Generative Multi-Stream Architecture For American Sign Language Recognition
This work addresses the challenge of improving sign language recognition accuracy without impractical hardware requirements, though it appears incremental as it builds on existing C3D models.
The paper tackles the problem of low feature-richness in datasets for American Sign Language recognition by proposing a generative multi-stream architecture that eliminates the need for additional hardware, achieving 95.62% validation accuracy and reducing variance by 5.53% compared to past models.
With advancements in deep model architectures, tasks in computer vision can reach optimal convergence provided proper data preprocessing and model parameter initialization.
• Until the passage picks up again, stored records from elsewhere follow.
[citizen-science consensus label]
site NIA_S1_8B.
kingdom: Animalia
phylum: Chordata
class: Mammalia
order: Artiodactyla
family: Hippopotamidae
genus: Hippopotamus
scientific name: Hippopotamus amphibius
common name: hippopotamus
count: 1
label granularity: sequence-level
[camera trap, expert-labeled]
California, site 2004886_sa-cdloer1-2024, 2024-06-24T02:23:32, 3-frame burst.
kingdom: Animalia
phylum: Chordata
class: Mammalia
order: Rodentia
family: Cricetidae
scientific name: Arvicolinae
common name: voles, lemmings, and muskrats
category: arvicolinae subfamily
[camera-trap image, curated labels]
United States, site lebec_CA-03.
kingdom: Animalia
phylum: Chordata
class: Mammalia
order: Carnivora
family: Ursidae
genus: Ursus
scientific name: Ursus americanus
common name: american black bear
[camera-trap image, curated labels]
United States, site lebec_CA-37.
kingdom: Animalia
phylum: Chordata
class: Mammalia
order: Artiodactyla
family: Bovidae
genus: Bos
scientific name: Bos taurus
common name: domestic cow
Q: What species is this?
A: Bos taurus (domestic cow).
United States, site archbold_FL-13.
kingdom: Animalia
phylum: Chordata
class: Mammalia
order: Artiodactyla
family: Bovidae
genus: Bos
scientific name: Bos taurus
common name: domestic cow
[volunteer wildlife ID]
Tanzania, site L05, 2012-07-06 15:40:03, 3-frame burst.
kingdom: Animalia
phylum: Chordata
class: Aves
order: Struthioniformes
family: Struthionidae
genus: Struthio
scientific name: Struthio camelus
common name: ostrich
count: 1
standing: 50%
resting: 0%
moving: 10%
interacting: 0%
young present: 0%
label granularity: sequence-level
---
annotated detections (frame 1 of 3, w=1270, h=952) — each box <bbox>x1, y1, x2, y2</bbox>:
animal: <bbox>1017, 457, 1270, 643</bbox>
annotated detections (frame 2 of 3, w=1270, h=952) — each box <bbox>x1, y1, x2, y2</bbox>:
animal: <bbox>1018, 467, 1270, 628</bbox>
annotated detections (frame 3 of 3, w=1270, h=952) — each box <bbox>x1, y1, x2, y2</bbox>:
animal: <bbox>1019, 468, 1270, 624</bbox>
However, training on datasets with low feature-richness for complex applications limit and detriment optimal convergence below human performance. In past works, researchers have provided external sources of complementary data at the cost of supplementary hardware, which are fed in streams to counteract this limitation and boost performance. We propose a generative multi-stream architecture, eliminating the need for additional hardware with the intent to improve feature richness without risking impracticability. We also introduce the compact spatio-temporal residual block to the standard 3-dimensional convolutional model, C3D. Our rC3D model performs comparatively to the top C3D residual variant architecture, the pseudo-3D model, on the FASL-RGB dataset. Our methods have achieved 95.62% validation accuracy with a variance of 1.42% from training, outperforming past models by 0.45% in validation accuracy and 5.53% in variance.